Objective
Copy out the items from the line with "Is (183,34) farther" up to and including the line with "2.99 meters", leaving the pictures out of your answer.

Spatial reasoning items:
————————
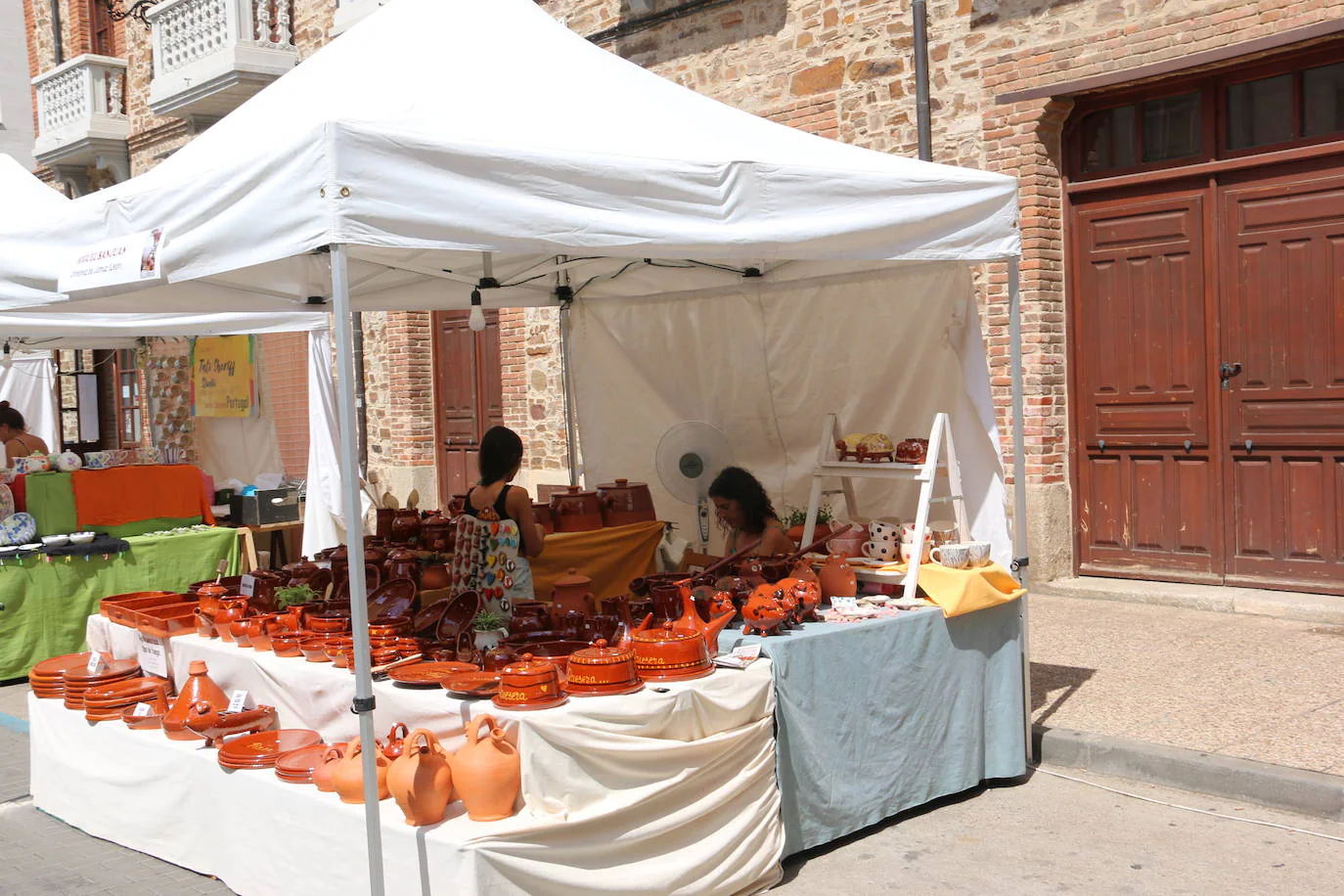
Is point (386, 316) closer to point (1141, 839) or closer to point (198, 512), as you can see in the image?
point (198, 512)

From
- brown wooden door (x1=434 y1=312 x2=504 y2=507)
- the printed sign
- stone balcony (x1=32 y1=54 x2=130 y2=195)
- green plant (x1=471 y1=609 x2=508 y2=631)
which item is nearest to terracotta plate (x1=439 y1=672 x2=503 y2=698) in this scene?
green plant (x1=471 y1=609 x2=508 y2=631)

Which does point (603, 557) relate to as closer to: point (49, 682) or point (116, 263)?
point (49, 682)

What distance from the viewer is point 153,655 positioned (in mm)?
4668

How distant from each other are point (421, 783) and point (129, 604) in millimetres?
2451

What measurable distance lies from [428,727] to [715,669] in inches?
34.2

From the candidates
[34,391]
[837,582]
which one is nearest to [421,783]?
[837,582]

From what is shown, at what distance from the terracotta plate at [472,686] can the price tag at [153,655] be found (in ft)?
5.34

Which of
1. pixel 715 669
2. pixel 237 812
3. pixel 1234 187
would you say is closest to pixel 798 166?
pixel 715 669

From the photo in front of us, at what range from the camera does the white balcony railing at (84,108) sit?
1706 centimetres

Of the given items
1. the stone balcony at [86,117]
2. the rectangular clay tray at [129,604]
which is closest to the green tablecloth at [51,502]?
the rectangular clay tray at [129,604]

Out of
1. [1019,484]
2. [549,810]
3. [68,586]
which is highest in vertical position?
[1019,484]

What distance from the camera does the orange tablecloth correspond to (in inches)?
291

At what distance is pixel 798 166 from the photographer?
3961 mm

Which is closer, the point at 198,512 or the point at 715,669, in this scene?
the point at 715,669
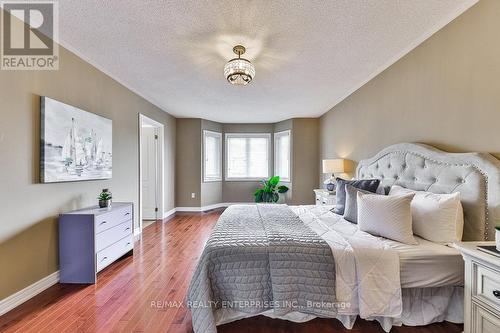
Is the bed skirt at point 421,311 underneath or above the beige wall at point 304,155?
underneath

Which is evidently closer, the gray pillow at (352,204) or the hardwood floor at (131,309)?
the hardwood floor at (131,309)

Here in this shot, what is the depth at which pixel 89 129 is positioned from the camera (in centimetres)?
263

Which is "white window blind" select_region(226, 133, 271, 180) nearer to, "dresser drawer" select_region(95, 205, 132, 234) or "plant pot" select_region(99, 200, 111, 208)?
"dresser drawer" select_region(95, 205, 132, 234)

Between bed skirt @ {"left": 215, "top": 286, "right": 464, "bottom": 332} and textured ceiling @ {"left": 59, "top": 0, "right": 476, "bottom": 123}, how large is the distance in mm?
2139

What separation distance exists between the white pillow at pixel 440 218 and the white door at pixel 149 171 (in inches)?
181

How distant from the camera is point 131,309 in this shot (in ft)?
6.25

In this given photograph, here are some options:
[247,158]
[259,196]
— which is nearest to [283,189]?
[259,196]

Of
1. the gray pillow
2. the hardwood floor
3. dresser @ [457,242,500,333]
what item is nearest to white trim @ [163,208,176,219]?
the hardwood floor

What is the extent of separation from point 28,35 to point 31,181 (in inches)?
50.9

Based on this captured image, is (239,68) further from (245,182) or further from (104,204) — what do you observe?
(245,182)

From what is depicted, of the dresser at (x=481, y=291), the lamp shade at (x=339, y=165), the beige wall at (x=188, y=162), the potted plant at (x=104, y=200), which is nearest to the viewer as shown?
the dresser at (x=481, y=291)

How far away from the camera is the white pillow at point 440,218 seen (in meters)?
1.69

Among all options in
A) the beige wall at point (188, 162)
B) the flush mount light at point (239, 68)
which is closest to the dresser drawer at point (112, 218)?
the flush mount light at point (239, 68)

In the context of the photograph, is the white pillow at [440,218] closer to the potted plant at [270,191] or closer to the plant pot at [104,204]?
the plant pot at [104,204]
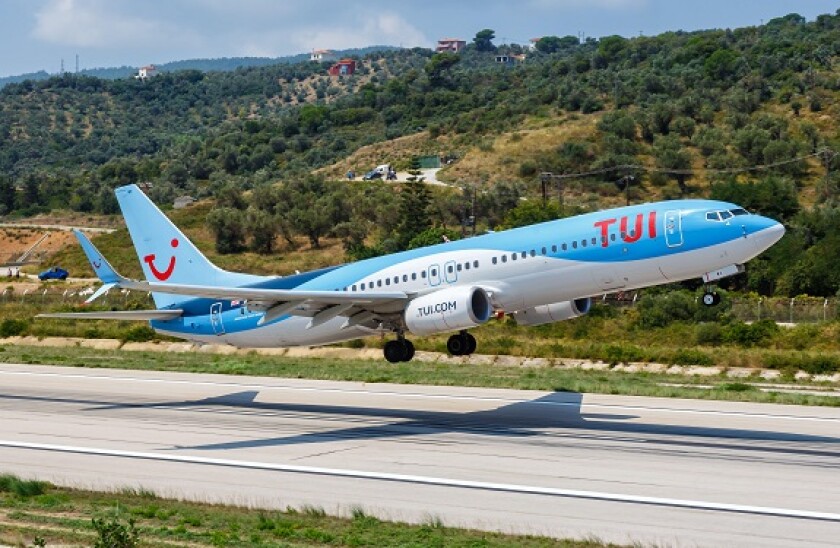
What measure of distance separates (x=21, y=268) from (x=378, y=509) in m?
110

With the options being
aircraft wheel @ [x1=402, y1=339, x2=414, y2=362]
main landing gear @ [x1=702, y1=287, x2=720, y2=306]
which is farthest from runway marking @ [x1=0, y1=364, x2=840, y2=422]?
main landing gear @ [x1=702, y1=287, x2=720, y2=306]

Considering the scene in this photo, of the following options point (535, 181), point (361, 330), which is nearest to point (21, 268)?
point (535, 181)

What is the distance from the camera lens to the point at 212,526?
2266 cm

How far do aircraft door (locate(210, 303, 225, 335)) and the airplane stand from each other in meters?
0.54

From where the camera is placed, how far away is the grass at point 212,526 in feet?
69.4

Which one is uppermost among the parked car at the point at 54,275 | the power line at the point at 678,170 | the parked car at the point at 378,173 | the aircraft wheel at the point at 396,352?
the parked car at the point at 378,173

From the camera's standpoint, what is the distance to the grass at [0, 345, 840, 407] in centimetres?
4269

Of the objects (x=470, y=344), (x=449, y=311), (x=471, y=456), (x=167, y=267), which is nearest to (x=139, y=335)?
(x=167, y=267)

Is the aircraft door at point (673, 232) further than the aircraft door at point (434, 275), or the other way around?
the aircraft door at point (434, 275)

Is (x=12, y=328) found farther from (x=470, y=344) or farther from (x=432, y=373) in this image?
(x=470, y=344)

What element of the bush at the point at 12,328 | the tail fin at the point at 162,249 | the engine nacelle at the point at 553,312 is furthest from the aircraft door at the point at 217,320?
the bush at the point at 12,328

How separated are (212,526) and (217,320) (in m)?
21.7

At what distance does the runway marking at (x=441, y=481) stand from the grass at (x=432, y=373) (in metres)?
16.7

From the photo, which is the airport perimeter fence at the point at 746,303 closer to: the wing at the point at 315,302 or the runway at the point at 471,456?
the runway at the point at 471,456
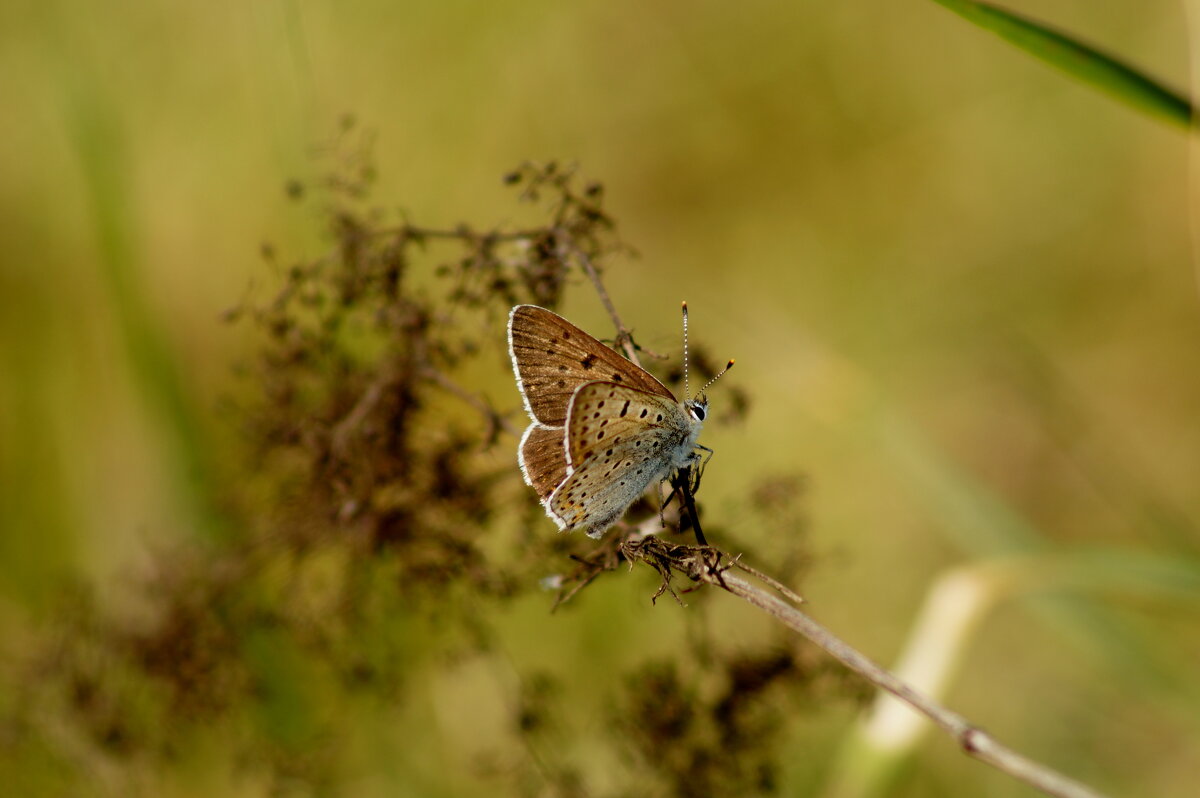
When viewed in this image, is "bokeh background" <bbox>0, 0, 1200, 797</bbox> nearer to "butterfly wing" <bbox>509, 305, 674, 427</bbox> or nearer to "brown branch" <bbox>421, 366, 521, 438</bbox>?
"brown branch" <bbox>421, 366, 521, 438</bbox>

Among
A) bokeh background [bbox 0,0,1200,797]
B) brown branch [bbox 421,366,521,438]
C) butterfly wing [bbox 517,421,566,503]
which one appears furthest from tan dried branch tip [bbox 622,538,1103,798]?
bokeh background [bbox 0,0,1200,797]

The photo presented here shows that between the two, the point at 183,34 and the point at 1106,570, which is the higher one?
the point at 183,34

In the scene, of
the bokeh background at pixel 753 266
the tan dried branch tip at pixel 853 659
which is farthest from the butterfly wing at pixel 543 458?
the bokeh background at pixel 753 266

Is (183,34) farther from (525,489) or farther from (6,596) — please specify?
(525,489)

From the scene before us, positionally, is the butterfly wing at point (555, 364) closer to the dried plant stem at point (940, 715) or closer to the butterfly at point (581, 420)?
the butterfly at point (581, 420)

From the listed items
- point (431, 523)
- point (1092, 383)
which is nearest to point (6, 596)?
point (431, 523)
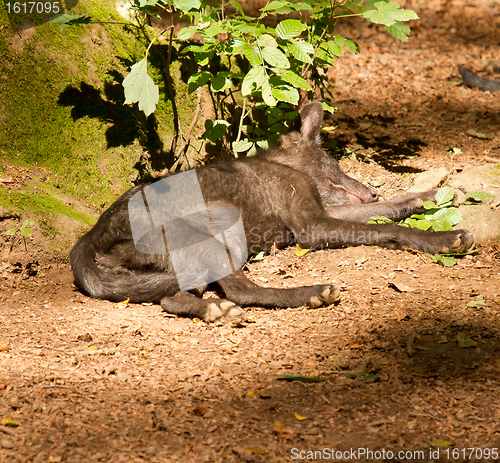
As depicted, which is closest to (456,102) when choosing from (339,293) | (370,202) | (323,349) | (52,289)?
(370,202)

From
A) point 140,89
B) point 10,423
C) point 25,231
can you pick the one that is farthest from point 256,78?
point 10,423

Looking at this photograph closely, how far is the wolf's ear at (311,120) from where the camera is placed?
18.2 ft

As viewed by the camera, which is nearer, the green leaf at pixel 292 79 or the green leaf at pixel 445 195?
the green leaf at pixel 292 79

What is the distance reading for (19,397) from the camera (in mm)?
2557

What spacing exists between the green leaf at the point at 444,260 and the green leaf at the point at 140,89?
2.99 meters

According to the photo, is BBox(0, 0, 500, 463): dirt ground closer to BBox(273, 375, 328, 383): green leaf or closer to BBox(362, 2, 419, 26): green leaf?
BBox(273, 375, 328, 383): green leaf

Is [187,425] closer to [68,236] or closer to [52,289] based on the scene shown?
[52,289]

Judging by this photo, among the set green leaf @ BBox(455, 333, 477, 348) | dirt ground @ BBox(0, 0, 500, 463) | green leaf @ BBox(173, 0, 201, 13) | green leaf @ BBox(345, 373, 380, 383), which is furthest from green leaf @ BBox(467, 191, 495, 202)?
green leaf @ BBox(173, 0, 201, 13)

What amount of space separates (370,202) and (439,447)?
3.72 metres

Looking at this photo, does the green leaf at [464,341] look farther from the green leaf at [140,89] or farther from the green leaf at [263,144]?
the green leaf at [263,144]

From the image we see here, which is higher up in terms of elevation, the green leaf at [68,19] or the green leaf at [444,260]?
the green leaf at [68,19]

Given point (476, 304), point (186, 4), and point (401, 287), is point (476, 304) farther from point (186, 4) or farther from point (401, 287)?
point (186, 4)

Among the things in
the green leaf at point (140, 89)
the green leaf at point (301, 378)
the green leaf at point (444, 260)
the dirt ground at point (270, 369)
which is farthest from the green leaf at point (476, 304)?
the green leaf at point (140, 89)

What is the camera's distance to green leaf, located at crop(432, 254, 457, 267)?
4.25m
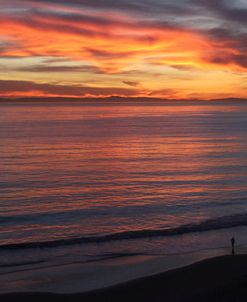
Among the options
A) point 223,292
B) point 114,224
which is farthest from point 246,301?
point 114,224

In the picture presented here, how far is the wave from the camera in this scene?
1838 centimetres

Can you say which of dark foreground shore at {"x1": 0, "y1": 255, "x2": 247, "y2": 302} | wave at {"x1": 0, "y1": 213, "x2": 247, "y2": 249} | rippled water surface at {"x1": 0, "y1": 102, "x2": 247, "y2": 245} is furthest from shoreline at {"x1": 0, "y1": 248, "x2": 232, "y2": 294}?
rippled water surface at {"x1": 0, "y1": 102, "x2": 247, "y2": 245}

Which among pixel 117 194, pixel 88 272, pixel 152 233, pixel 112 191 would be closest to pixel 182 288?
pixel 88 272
————————
Result
Is (183,34) farther from (525,489) or farther from (6,596) — please specify?
(525,489)

From the scene before us, positionally, is the butterfly wing at point (555, 364) closer to the dried plant stem at point (940, 715) or closer to the butterfly at point (581, 420)?
the butterfly at point (581, 420)

From the listed items
- point (431, 523)
- point (1092, 383)
which is nearest to point (6, 596)?
point (431, 523)
As depicted, which is closest to (456,102) when choosing from (339,293) | (370,202) | (323,349) | (52,289)?
(370,202)

From
A) point 140,89
B) point 10,423
C) point 25,231
can you pick the one that is farthest from point 256,78?
point 10,423

Looking at this photograph closely, how far is the wolf's ear at (311,120) from where the camera is placed?
18.2 ft

As viewed by the camera, which is nearer, the green leaf at pixel 292 79 or the green leaf at pixel 445 195?
the green leaf at pixel 292 79

What is the distance reading for (19,397) from the camera (in mm)?
2557

What spacing exists between the green leaf at the point at 444,260 and the green leaf at the point at 140,89?
2.99 meters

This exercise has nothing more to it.